I woke up in Sydney for the first time this morning. I walked out the door, and I am greeted by the most incredible view. Sydney Opera House and Sydney Harbor Bridge, two of Sydney’s most famous landmarks simultaneously with the sun barely peeking out from the clouds behind them. I walk a few steps onto the patio and I sit down to work on the Law Journal write on competition. I am the only one on the patio. After about 5 minutes, someone comes walking onto the patio. He stands there taking in the view for a few moments and then he approaches me. He asks me where I am from and what I am doing here. I tell him. He asks me if I have studied the Aborigines, the indigenous people of Australia. I tell him we have, and that they were treated very similarly to the Native Americans in my country. He identifies himself as an Aboriginal Australian. His name is Joel Bailey.

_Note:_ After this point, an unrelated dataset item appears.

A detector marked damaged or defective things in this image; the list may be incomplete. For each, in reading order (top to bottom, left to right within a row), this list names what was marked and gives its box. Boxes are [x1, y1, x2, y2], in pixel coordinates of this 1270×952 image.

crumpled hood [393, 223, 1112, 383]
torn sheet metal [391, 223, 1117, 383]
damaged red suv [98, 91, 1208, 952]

We talk for the remaining hour before I have to leave for breakfast. We began talking about his job and the general routine of life for him in Australia. Instead of a monthly rent like we have in USA, they pay by the week. He says many people in Australia live week to week, and he is one of them. I asked him about minimum wage laws in Australia. He told me they didn’t have a minimum wage. Your wage is determined by your age group and your occupation. Age groups he mentioned were “youth” and “adult.” Occupations would vary tremendously I imagine. He told me when he was a youth he made $6.25 an hour. Interestingly enough, this is exactly what my first wage was at Burger King in the US. He currently makes $25 an hour. The important thing I took away was that there was a lot of varying wages all over Australia, and no set minimum, but the minimum possible wage would be reserved for a youth under age 18.

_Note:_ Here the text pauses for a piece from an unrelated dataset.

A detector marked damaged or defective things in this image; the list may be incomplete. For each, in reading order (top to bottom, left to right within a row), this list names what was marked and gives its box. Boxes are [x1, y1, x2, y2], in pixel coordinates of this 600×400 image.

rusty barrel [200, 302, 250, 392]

He then started talking about his family and how they lived. He is the only member of his family living week to week, and working for his wage. The other members of his family live off of the government. He says the government pays them $200-250 per week, and their quality of life is not very good. He tries to push his sister and his mother to get jobs and make around $400 a week like him so that they can afford to spend money on things like alcohol and entertainment, but they just do not want to work. He is happy working hard during the week and having fun on weekends. He also takes pride in earning things for himself instead of having everything handed to him. He wonders why his family doesn’t at least try it.

He also talked about the apology. When he was in high school the government issued an apology to aborigines for the “lost generation,” a time when aboriginal children were taken by the government in an effort to assimilate them into the culture (or perhaps other more nefarious reasons). He was the only aboriginal at his high school. They brought him up on stage in front of the entire school to apologize to him. They let him say a few words. He tells them that they have nothing to apologize for. No one in that room had anything to do with the lost generation. They had no reason to apologize, and he could not accept their apology.

Finally, we talked about video games. He played a lot of the same video games as I did. Including World of Warcraft (“WoW”). WoW is the reason I am so interested in visiting Australia, and why I have so many friends in this country to visit. We exchanged information, and when I get back to the states I can add him as a friend in WoW so that we can play video games together.